→ Trecho do texto:
* * * * * * * * *

Acampamentos e Viagens
Bem no final do livro de Shemot, há uma dificuldade textual tão pequena que é fácil passar despercebida, mas – conforme interpretado por Rashi – ele contém uma das grandes pistas sobre a natureza da identidade judaica: é um testemunho comovente do desafio único de ser judeu.
Primeiro, o pano de fundo. O Tabernáculo está finalmente completo. Sua construção levou muitos capítulos para ser relatada. Nenhum outro evento nos anos do deserto é retratado com tantos detalhes. Agora, no primeiro dia de Nissan, exatamente um ano depois de Moisés ter dito ao povo para começar seus preparativos para o Êxodo, ele monta as vigas e cortinas, e coloca os móveis e os utensílios no lugar. Há um paralelismo inconfundível entre as palavras que a Torá usa para descrever a conclusão da obra de Moisés e aquelas que ela usa de D-s no sétimo dia da Criação:
E D-s concluiu [ vayechal ] no sétimo dia a obra [ melachto ] que havia feito. Gênesis 2:2-3
E Moisés terminou [ vayechal ] a obra [ hamelachah ]. Êxodo 40:34
O próximo verso em Pekudei declara o resultado:
Então a Nuvem cobriu a Tenda do Encontro, e a glória do Senhor encheu o Tabernáculo.
O significado é claro e revolucionário. A criação do Santuário pelos israelitas tem a intenção de representar um paralelo humano à criação divina do universo. Ao fazer o mundo, D-s criou um lar para a humanidade. Ao fazer o Tabernáculo, a humanidade criou um lar para D-s.
De uma perspectiva humana, D-s preenche o espaço que criamos para Sua presença. Sua glória existe onde renunciamos à nossa. O imenso detalhe da construção está lá para nos dizer que, durante todo o tempo, os israelitas estavam obedecendo às instruções de D-s em vez de improvisar as suas próprias. O domínio específico chamado “O Santo” é onde encontramos D-s em Seus termos, não nos nossos. No entanto, esta também é a maneira de D-s conferir dignidade à humanidade. Somos nós que construímos Sua casa para que Ele possa preencher o que fizemos. Nas palavras de um filme famoso: “Se você construir, ele virá.”

* * * * * * * * *

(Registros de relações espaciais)
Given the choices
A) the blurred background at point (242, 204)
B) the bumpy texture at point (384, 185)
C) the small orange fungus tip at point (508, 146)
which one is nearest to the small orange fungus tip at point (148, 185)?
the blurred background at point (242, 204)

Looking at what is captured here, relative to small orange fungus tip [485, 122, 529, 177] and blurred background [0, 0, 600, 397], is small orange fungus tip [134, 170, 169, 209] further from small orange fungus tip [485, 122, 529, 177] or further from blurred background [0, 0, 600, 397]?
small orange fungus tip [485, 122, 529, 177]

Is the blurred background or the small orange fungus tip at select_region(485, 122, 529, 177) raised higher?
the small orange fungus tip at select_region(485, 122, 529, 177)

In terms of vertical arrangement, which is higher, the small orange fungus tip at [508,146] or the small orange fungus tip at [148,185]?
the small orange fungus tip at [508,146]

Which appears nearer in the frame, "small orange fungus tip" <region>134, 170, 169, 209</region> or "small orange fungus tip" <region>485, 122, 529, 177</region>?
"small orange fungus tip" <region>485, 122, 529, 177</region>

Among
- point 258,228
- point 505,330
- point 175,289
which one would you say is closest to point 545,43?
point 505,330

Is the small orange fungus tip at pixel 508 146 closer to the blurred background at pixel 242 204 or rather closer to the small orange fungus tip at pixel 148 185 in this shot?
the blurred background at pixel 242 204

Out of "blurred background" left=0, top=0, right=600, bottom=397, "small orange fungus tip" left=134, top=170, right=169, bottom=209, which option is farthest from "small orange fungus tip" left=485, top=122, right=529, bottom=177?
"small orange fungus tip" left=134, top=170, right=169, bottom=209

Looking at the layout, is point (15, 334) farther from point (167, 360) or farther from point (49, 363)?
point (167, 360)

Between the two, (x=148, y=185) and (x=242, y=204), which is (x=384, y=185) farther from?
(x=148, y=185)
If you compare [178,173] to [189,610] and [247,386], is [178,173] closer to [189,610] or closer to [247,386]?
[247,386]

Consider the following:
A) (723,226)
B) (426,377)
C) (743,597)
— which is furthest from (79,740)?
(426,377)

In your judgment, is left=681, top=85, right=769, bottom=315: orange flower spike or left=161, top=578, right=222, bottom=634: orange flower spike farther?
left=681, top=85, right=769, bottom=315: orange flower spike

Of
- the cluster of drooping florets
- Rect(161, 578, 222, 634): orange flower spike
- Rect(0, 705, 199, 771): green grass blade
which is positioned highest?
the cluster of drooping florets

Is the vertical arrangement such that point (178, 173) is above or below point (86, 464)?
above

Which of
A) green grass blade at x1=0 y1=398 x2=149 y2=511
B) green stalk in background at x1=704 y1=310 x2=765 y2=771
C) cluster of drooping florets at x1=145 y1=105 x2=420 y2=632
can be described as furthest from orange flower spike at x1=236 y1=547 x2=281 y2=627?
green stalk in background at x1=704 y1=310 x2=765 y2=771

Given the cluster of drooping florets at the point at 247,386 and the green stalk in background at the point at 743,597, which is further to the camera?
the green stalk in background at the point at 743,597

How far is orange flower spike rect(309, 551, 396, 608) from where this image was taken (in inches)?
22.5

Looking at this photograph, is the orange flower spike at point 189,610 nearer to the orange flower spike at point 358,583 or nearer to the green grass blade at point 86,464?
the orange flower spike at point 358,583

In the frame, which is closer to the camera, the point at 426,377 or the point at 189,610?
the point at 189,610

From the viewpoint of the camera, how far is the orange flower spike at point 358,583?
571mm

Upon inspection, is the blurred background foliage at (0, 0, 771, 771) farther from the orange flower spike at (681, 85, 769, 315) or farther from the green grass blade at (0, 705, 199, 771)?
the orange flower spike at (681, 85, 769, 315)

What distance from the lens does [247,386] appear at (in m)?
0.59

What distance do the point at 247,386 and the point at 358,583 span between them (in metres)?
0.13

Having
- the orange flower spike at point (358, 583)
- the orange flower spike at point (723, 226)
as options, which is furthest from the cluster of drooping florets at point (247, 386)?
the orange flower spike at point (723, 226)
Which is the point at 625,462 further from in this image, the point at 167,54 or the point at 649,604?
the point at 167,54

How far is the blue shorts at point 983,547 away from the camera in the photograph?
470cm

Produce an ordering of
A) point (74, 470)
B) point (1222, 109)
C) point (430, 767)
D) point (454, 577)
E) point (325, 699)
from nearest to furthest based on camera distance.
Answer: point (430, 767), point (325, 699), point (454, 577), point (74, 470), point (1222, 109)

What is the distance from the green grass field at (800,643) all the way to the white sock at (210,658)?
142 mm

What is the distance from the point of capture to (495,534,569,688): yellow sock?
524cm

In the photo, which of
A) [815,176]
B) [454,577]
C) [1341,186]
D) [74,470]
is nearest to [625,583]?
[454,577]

* * * * * * * * *

→ Instruções do exercício:
Transcreva a parte do texto sobre o Tabernáculo que começa em "O significado é" e vai até "lar para D-s.".

→ Resposta:
O significado é claro e revolucionário. A criação do Santuário pelos israelitas tem a intenção de representar um paralelo humano à criação divina do universo. Ao fazer o mundo, D-s criou um lar para a humanidade. Ao fazer o Tabernáculo, a humanidade criou um lar para D-s.